Turning the pages of a well informed biography of, say, Paul Rand or Saul Bass, this emulative model is still in operation. Such life stories tend to form a conventional narrative arc, usually from youthful iconoclast to venerable icon. And those biographies of figures that never existed (such as William Boyd’s Nat Tate or Christopher Wilson’s Ernst Bettler) reveal the preoccupations of the genre better than any ‘real’ historic subjects.[1]
2 We know the consequences of the heroic forms of history. Writing in is also a writing out. As Mike Featherstone has written ‘The heroic life is the sphere of danger, violence and the courting of risk whereas the everyday life is the sphere of women, reproduction and care.’[2]

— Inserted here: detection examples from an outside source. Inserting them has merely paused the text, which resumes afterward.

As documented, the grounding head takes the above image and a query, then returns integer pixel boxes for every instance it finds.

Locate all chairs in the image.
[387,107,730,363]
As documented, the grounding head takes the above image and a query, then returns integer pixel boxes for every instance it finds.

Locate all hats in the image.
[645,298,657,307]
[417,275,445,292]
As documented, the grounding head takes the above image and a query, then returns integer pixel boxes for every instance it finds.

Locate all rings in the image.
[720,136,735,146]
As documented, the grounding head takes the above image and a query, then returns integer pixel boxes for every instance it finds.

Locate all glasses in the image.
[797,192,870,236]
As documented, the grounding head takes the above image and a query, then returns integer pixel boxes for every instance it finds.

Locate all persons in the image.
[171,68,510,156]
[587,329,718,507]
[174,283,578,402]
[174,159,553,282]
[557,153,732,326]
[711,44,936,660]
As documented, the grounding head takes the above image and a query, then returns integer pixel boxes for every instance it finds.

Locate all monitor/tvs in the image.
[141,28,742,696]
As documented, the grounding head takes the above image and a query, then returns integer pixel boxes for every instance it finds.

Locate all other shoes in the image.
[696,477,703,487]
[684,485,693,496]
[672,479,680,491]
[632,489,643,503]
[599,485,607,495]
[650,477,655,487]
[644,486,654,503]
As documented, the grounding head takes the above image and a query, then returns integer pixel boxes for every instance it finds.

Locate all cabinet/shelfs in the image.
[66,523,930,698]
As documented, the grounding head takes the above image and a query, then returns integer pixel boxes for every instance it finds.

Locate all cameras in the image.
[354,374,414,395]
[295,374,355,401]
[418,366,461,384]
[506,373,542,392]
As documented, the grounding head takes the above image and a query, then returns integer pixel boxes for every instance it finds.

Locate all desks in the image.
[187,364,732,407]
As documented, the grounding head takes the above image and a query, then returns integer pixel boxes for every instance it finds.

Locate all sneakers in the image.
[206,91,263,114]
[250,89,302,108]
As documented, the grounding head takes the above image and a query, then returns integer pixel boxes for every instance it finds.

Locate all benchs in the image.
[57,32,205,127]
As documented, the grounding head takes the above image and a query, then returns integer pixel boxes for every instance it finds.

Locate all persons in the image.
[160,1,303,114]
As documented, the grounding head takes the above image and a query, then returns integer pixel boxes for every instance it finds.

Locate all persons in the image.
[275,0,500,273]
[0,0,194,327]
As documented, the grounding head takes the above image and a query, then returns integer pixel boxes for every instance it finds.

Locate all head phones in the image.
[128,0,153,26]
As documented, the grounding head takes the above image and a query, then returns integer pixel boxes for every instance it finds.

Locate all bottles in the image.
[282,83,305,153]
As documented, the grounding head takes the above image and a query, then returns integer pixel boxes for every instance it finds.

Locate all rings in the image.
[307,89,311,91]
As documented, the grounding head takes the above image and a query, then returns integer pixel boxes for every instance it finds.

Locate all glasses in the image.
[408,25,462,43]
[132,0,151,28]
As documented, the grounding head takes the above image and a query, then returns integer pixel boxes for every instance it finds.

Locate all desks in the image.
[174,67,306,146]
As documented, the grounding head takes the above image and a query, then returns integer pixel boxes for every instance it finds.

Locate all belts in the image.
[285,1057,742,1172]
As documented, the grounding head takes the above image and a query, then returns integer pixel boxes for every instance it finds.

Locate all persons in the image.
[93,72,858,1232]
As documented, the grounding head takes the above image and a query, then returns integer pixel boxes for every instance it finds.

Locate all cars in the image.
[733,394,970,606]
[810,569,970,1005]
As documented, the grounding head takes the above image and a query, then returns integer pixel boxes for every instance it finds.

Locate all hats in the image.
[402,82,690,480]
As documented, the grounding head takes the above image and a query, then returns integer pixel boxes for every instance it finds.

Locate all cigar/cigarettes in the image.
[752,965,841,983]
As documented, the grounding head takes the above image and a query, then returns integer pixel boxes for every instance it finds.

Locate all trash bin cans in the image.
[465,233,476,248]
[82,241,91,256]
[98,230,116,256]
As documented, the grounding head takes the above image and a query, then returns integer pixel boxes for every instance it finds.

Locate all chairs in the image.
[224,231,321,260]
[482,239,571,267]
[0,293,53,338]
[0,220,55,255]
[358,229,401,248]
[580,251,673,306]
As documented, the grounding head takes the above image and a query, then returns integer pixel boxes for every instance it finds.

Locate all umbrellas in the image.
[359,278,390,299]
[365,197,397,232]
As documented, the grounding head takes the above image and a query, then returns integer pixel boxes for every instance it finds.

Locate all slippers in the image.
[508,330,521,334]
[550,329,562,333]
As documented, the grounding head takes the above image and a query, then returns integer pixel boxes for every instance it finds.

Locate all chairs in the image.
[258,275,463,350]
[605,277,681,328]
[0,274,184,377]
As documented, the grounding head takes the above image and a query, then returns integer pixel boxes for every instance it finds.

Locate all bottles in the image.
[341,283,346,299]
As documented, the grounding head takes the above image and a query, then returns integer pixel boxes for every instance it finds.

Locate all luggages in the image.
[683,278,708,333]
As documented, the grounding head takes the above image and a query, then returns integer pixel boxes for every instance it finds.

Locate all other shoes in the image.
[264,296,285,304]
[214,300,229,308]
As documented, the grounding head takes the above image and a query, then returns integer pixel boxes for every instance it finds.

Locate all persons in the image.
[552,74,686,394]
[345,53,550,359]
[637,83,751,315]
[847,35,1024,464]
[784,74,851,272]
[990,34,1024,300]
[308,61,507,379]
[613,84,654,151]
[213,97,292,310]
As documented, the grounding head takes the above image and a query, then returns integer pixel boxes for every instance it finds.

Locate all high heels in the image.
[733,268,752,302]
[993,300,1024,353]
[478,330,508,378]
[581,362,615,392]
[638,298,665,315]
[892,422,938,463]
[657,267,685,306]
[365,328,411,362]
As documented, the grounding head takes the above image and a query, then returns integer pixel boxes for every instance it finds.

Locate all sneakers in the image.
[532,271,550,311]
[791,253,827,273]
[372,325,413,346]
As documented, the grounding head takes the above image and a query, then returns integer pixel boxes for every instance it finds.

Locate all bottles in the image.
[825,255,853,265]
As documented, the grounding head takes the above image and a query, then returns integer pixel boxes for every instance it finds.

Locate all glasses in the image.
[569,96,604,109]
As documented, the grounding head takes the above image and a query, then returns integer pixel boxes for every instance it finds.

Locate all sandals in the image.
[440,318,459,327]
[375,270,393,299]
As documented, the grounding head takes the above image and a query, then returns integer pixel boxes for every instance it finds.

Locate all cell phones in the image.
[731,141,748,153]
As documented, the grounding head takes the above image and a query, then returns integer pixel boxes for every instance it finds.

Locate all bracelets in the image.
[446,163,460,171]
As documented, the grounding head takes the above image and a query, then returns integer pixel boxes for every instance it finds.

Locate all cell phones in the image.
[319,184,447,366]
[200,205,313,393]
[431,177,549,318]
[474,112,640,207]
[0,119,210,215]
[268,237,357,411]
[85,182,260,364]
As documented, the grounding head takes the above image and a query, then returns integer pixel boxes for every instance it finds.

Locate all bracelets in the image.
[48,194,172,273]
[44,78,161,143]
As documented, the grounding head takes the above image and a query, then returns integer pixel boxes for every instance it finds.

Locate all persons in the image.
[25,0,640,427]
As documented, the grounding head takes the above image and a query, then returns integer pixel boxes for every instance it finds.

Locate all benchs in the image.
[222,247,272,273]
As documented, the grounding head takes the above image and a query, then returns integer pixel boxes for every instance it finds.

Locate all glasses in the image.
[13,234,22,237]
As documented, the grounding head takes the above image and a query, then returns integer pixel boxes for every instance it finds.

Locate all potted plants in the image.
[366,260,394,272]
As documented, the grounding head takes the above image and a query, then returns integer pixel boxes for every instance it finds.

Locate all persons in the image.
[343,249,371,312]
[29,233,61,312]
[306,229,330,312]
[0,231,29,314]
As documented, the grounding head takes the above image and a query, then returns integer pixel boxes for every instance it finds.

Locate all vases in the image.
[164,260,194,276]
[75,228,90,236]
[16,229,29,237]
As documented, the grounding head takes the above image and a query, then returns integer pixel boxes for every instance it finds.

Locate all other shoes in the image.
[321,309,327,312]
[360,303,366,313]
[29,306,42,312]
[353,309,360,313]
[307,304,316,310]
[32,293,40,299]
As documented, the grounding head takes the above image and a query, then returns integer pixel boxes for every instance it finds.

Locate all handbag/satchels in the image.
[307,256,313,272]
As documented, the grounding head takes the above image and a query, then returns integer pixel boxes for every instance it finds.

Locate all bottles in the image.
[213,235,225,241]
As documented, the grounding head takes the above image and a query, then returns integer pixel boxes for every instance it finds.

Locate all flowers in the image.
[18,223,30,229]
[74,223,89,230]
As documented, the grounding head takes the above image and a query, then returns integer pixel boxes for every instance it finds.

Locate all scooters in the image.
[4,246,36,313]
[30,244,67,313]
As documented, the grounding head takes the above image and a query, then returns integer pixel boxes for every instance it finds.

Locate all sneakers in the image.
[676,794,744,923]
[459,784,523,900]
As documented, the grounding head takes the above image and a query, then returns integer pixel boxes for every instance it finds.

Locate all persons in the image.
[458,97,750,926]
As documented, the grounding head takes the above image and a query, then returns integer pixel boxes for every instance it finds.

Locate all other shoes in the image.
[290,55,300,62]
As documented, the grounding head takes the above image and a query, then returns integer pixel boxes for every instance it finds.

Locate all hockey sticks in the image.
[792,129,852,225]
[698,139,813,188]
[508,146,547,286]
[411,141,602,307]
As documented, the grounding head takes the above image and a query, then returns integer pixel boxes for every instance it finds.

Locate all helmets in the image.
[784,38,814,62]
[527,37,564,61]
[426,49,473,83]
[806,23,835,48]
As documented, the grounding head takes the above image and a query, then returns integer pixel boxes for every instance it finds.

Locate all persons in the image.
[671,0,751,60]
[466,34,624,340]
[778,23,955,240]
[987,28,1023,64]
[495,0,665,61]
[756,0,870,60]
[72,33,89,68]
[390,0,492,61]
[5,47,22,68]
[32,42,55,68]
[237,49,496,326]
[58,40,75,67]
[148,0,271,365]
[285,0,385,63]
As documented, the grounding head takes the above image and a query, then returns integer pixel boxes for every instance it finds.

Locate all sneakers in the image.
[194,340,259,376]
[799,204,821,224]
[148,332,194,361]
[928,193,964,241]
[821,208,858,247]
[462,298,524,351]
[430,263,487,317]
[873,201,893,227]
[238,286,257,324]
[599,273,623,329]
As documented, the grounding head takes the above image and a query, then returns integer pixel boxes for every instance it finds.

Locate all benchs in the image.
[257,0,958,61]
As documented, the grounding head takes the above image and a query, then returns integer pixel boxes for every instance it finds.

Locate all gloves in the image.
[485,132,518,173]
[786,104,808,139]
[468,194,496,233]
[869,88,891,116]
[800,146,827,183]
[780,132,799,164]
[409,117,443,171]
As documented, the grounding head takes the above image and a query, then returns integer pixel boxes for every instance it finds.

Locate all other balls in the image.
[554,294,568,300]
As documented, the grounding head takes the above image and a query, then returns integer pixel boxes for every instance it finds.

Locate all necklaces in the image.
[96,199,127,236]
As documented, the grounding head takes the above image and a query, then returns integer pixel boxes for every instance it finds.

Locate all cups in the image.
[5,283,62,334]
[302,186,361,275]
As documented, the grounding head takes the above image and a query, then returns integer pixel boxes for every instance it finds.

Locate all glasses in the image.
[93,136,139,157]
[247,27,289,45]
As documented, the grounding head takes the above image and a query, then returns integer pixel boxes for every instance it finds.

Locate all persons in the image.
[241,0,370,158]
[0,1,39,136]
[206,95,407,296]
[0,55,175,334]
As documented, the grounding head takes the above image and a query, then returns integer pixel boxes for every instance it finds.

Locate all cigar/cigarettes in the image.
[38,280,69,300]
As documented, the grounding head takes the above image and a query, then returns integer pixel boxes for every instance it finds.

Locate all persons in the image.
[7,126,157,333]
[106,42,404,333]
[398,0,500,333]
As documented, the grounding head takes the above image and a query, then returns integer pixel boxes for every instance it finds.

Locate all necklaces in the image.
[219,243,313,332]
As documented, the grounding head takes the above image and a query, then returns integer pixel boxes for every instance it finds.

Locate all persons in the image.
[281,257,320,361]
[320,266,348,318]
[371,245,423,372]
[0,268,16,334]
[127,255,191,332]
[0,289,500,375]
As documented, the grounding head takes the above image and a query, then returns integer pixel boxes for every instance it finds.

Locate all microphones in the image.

3 It is striking that in his gender-inflected analysis of biography, Featherstone stresses reproduction. The preparation of words and images for reproduction is, of course, is one of the primary roles of graphic design. But how is graphic design itself reproduced? This is not an insignificant question, particularly if it is rephrased: How is it that graphic designers have long sustained a view of their purpose in social and even political terms? After all, graphic design – at least in large parts of the world – has become, as various commentators have told us, just another name for advertising dreck.
The answer to this question might be found in its ‘genes’ or, what a few years ago was called, ‘memes’. One can trace lines of inheritance – intellectual, technical and ethical – from the present to the past. I once heard the brilliant graphic designer and design historian, Richard Hollis, talk to a group of young designers about how his teacher at the Central School of Art and Design, Anthony Froshaug, worked at the Hochschule für Gestaltung in Ulm, the school established by former-Bauhausler Max Bill to revive a Weimar vision. That is less than six degrees of separation.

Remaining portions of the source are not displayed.